Massachusetts General Hospital, 55 Fruit St, Boston, MA, 02114, USA.
University of North Carolina at Chapel Hill School of Medicine, 321 South Columbia St, Chapel Hill, NC, 27516, USA.
Malar J. 2018 Feb 27;17(1):99. doi: 10.1186/s12936-018-2241-5.

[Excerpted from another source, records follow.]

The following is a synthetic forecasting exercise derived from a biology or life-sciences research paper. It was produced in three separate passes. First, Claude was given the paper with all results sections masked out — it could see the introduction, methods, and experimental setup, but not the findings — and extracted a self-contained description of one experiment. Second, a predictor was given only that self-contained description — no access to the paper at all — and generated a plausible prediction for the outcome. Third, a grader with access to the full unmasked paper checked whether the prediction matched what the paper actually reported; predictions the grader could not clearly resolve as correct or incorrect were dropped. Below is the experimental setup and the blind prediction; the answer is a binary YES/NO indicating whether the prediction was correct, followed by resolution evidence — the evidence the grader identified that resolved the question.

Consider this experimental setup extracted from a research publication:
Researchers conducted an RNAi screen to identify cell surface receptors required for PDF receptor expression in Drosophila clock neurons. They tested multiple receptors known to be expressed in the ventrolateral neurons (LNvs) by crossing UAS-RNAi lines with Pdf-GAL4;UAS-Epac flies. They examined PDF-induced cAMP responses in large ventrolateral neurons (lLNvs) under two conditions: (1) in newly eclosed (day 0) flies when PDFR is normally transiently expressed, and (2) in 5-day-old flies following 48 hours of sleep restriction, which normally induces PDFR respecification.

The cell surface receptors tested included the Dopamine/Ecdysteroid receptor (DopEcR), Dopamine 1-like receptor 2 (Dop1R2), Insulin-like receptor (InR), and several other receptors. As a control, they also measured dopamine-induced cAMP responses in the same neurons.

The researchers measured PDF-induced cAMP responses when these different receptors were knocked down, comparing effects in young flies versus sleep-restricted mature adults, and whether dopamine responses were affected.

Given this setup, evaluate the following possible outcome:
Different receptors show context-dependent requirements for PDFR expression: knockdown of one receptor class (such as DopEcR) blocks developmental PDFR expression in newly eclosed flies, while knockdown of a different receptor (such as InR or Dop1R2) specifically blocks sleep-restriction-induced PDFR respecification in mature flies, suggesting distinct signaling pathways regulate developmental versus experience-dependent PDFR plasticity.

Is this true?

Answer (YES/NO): NO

Village health workers (VHWs) in five villages in Bugoye subcounty (Kasese District, Uganda) provide integrated community case management (iCCM) services, in which VHWs evaluate and treat malaria, pneumonia, and diarrhoea in children under 5 years of age. VHWs use a "Sick Child Job Aid" that guides them through the evaluation and treatment of these illnesses. A retrospective observational study was conducted to measure the quality of iCCM care provided by 23 VHWs in 5 villages in Bugoye subcounty over a 2-year period.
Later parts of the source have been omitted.